#### Extrait du texte

<<<<

Le jour où j'ai marché au bord d'un grand lac au Jiangxi

Lac Poyang
Au début du mois d’octobre, c’était la fête nationale chinoise qui est l’anniversaire de la fondation de la République populaire de Chine. Pour cette occasion, il y a des drapeaux rouges avec des étoiles rouges le long des rues et nous avons des jours de congés. Enfin ce sont des jours de congé piégés, parce qu’ensuite, il fallait travailler le samedi et le dimanche pour rattraper tout ça, sept jours consécutifs de travail. De plus, ces périodes de vacances nationales sont des périodes d’intenses déplacements à travers le pays et les sites touristiques sont bondés. A cette occasion, je souhaitais aller dans un endroit un peu méconnu des touristes et j’avais un besoin de campagne. Ainsi, je suis donc retourné dans le Jiangxi, que j’avais exploré un peu l’année dernière. Mais surtout, j’étais invité et c’est ce que je vais vous conter maintenant.

>>>>

#### Consigne 1
D'après le récit sur le lac Poyang, pourquoi les jours de congé de la fête nationale sont-ils qualifiés de « piégés » ?
#### Consigne 2
Poursuivez le récit sur le lac Poyang à la suite de sa dernière phrase.

#### Données

<<<<

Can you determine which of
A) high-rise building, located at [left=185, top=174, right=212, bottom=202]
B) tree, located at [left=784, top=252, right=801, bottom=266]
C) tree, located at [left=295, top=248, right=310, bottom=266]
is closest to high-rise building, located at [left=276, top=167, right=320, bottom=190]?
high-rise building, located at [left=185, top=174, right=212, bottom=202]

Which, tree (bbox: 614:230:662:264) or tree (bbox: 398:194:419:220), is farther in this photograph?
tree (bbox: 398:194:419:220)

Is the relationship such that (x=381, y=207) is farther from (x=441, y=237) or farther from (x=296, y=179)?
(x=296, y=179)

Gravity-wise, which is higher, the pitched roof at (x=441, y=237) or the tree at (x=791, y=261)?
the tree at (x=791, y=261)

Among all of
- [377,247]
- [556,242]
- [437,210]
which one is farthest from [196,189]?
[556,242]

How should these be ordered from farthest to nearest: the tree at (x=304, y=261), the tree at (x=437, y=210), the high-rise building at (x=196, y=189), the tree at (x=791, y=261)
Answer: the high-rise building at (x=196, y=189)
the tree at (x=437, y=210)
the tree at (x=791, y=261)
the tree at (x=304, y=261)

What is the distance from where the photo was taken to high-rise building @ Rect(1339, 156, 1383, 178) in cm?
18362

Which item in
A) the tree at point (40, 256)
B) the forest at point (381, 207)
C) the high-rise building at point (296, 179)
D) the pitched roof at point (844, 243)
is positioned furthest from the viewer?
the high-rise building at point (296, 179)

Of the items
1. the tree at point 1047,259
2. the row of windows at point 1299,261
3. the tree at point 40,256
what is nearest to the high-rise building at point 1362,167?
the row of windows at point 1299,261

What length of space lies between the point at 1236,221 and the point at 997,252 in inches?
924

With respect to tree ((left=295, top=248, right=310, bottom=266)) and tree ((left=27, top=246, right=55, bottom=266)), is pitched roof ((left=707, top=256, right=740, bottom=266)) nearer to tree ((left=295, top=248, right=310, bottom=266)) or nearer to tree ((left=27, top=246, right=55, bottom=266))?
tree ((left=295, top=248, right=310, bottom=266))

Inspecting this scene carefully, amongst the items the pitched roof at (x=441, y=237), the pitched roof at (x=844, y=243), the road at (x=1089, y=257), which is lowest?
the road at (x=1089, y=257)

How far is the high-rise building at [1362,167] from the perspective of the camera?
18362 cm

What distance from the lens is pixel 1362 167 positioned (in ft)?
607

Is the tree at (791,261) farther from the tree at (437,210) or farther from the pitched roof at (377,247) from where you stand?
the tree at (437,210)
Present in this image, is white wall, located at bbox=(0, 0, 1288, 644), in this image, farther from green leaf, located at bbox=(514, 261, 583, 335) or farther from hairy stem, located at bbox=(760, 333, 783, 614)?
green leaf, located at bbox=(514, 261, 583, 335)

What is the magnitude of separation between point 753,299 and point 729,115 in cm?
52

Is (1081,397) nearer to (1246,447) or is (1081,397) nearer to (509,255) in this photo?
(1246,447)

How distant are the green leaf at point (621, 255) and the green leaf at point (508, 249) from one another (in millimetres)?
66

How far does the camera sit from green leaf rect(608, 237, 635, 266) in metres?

>>>>

#### Réponse rédigée 1
Parce qu'il fallait ensuite travailler le samedi et le dimanche pour les rattraper, soit sept jours consécutifs de travail.

#### Réponse rédigée 2
Le Jiangxi est une province du sud-est de la Chine, la capitale est Nanchang, mais je n’y suis jamais allé. C’est une province agricole, principalement pour les cultures de riz, mais pas que. Le climat est plutôt humide, ce qui fait que la région est très verte. La province est également riche en gisements de minerais. A l’ouest, à l’est, et dans le sud, il y a des régions montagneuses.
Pour ma part, depuis Shanghai, j’ai pris le train jusqu’à Shangrao, c’est là qu’on avait rendez-vous.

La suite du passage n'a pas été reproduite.